◆ **What the exercise asks**: Rewrite the stretch of entries from the line containing "As recorded in this photo, can you sort" through the line containing "4. point 98,476", changing "sort" to "rank" and leaving everything else unchanged.

◆ **Data rows**:
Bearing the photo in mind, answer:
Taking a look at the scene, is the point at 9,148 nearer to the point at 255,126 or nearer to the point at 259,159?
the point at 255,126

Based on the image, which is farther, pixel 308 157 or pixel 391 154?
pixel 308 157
* * *
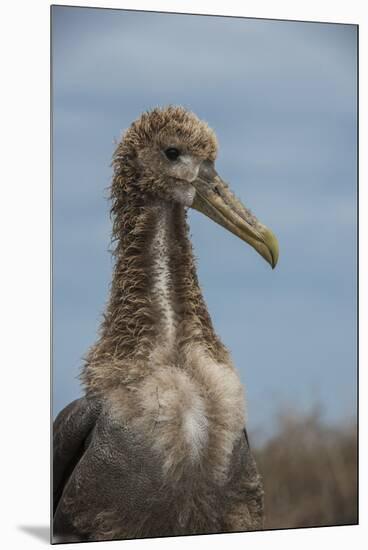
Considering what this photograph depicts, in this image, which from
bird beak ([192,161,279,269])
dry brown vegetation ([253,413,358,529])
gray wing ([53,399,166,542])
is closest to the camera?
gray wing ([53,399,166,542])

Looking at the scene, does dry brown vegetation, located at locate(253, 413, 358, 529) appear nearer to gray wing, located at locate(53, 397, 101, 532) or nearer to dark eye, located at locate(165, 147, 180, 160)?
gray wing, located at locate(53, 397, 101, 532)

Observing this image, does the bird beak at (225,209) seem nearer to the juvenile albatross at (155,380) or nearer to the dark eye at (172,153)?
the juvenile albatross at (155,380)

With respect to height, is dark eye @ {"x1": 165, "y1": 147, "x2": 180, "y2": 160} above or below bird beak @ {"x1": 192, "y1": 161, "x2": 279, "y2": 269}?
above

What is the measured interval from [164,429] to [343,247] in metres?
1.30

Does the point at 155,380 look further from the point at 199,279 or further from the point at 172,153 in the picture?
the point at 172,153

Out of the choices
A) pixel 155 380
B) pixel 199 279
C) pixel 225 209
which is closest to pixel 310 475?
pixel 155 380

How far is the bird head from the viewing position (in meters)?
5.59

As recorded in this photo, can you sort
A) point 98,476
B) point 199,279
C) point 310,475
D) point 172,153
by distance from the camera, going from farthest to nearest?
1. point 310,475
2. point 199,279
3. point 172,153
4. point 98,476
---
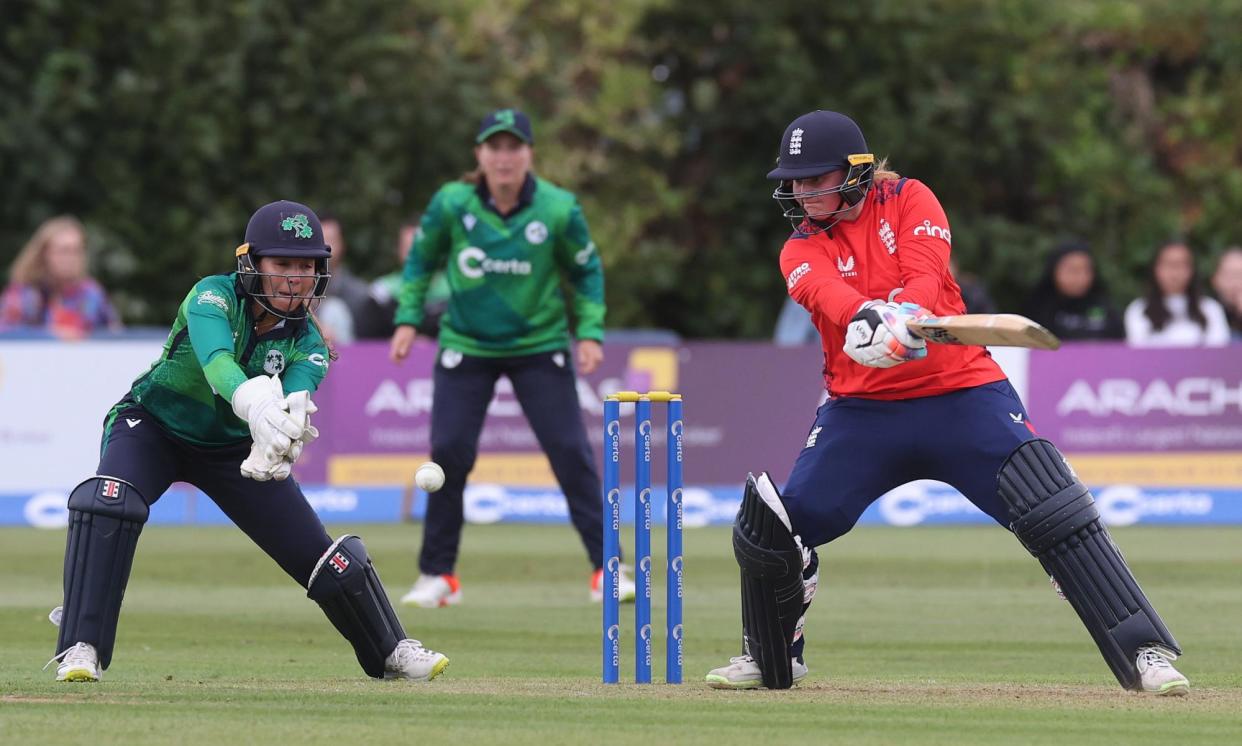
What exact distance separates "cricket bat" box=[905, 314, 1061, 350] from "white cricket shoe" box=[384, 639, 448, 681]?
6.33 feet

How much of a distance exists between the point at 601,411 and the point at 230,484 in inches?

◆ **Exercise response**:
As recorded in this photo, can you rank
A) point 98,476
B) point 199,279
C) point 310,475
D) point 172,153
by distance from the camera, going from farthest to nearest?
1. point 310,475
2. point 199,279
3. point 172,153
4. point 98,476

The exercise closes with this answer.